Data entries
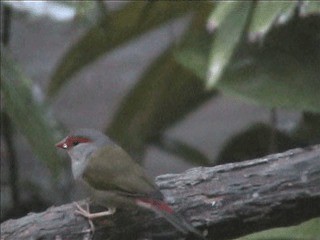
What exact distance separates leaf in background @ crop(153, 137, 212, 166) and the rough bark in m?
1.20

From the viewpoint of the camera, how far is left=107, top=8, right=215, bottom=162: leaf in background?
3.11 meters

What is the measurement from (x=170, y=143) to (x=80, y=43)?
Answer: 56 cm

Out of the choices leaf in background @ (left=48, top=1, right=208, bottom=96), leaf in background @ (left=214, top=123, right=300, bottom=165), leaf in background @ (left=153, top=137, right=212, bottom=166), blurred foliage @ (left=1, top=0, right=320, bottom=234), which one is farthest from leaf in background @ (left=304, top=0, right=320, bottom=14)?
leaf in background @ (left=153, top=137, right=212, bottom=166)

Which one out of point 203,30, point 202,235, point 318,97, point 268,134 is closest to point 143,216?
point 202,235

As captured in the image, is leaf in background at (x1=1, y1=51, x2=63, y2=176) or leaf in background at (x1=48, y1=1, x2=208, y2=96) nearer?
leaf in background at (x1=1, y1=51, x2=63, y2=176)

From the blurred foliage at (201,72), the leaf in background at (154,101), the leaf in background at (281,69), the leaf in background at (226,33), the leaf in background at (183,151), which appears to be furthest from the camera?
Result: the leaf in background at (183,151)

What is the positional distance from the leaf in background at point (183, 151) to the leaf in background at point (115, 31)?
43 centimetres

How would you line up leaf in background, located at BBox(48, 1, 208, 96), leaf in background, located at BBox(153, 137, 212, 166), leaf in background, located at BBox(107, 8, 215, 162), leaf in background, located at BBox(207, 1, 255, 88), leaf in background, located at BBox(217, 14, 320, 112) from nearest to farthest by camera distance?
1. leaf in background, located at BBox(207, 1, 255, 88)
2. leaf in background, located at BBox(217, 14, 320, 112)
3. leaf in background, located at BBox(48, 1, 208, 96)
4. leaf in background, located at BBox(107, 8, 215, 162)
5. leaf in background, located at BBox(153, 137, 212, 166)

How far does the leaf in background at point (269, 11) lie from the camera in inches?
91.0

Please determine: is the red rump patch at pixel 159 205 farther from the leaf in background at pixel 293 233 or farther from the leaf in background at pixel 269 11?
the leaf in background at pixel 269 11

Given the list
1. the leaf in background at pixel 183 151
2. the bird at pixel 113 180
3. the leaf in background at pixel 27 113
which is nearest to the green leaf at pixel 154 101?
the leaf in background at pixel 183 151

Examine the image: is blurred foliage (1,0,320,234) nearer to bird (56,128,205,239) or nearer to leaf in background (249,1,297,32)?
leaf in background (249,1,297,32)

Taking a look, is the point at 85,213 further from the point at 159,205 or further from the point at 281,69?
the point at 281,69

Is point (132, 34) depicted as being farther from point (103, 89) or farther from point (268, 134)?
point (103, 89)
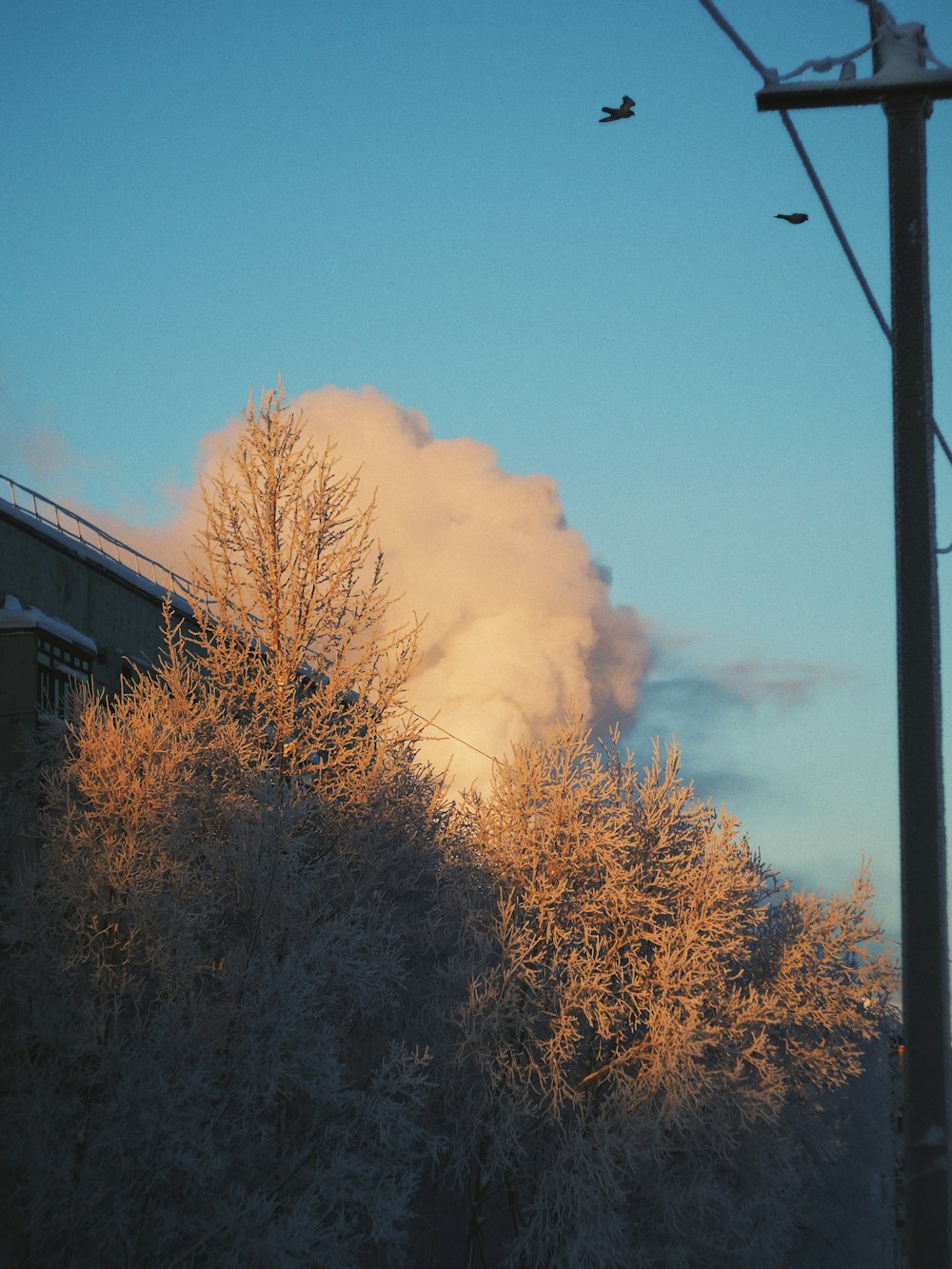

SHORT TASK: Copy the lines above verbatim, starting with the line that contains "What is the positional" and continuing through the line that contains "43 centimetres".

EXERCISE RESULT:
What is the positional distance from the leaf in background at point (183, 151) to the leaf in background at point (115, 31)?
43 centimetres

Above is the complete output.